Recognizing the company’s accomplishments, Fast Company named Keller Williams the “Most Innovative Company” in real estate in 2019. With its innovative, technology-forward approach to real estate, Keller Williams is ready to take on potential disruptors. The company believes that its innovation engine allows it to build anything it wants in 90 days, making it extremely difficult for a new entrant to grab market share before Keller Williams can pivot.11
Instead of creating its software in isolation, Keller Williams partners with its agents to ideate and iterate together. Through its KW Labs, the company builds technology by putting agents alongside technologists, engineers, and data scientists. The result is software that is built for agents, by agents, increasing its acceptance and adoption.

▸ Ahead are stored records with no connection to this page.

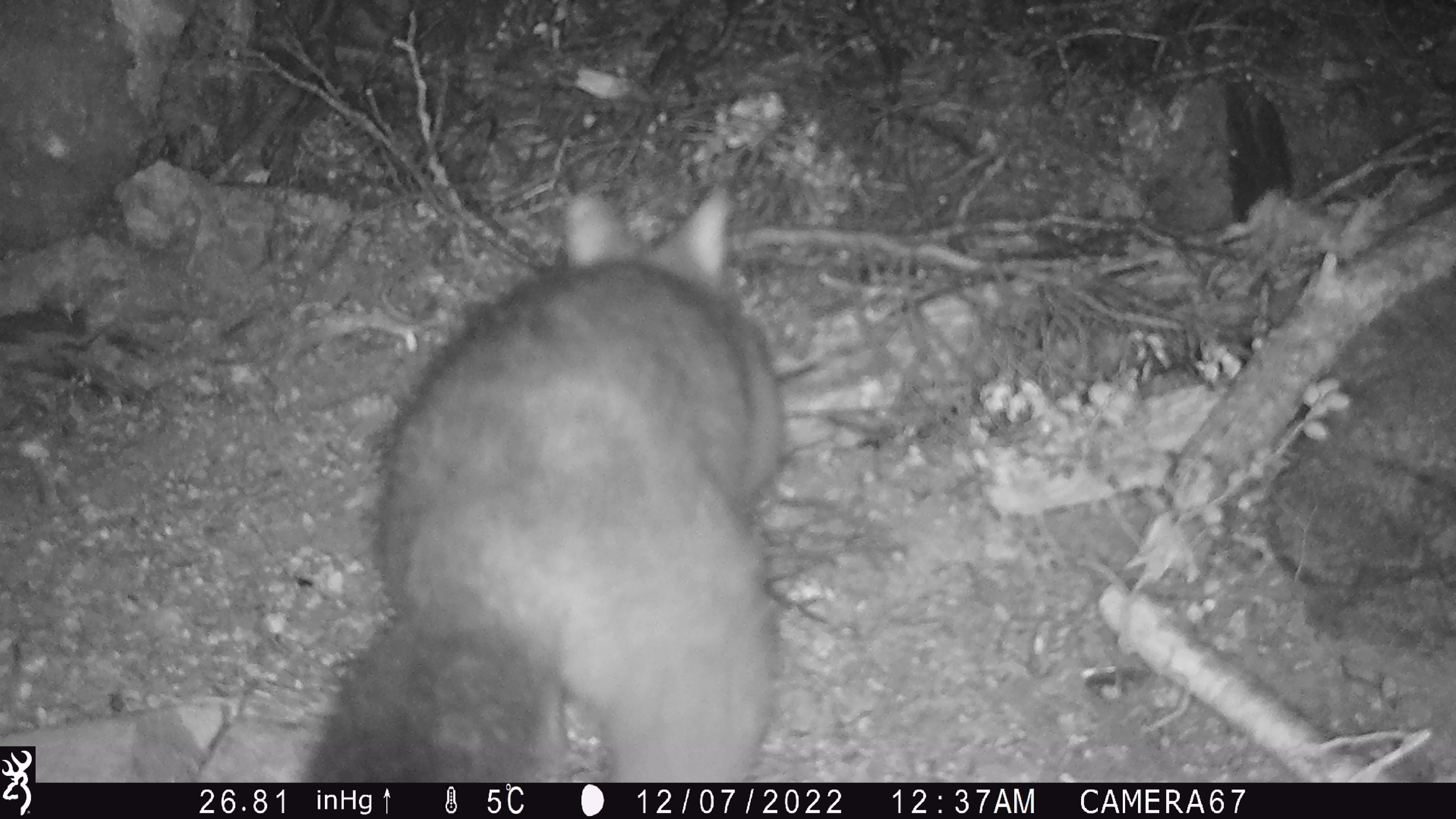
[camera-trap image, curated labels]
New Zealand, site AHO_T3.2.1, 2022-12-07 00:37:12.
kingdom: Animalia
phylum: Chordata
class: Mammalia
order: Diprotodontia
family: Phalangeridae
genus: Trichosurus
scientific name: Trichosurus vulpecula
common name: common brushtail possum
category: possum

The U.S. is home to 1.3 million charitable nonprofits, employing more than 12.3 million people, which is more than 10% of the total private workforce in the U.S. In fact, nonprofit payrolls exceed those of most other U.S. industries, including construction, transportation and finance.12
More importantly, nonprofits address some of the most critical issues that society faces, such as providing food for the hungry, relief to those affected by natural disasters, shelter for those without, and so much more.
Today, the demand for services continues to rise, while fundraising becomes more challenging in the face of economic downturns and uncertainty.
That’s why digital transformation is just as critical for nonprofits as it is for corporations and private, for-profit businesses. The right digital strategy can help nonprofits harness the power of technology to reach more people than ever, impact more communities than before, and realize goals faster.
Here are some examples of nonprofits that are using technology to remain relevant and continue fulfilling their missions:
Legal Aid of the Bluegrass provides legal assistance for low-income, often vulnerable Kentucky residents. The organization provides services for 33 counties and more than 200,000 people. In addition to other modernization efforts, one of the most important digital changes to the organization is a mobile office, dubbed the Justice Bus. The van is equipped with everything needed for lawyers to take their work on the road. Because of the investment in technology, thousands of Kentuckians are now receiving services in rural areas.13
The Air Quality Improvement Project in Medellin, Colombia, uses cloud services to link air pollution sensor data from across Medellin and display the results in easy-to-understand online dashboards available for public access either online or on workstations in public libraries.14
Pencils of Promise helps lift up rural communities in less-developed countries such as Laos and Nicaragua by building public schools. However, because these building sites are typically located on the other side of the world from donors and investors, it can be difficult to engage them successfully. The nonprofit decided to try virtual reality as a new approach. With its one-and-a-half-minute virtual reality film, the organization raised $1.9 million to build new schools.15
What do the examples presented here have in common with other companies and organizations that have transformed their businesses and their industries? They all have taken bold steps to reimagine how they interact with customers, employees and partners. They have gone through a digital transformation to enhance the value of their existing core products and services for their customers. And they’ve created innovative new products and made new revenue streams possible by deploying advanced technologies such as AI, machine learning, augmented reality, blockchain and others.
As the poet Lao Tzu said, the journey of a thousand miles begins with one step. So, what are you waiting for? Isn’t it time for your organization to think big and act boldly?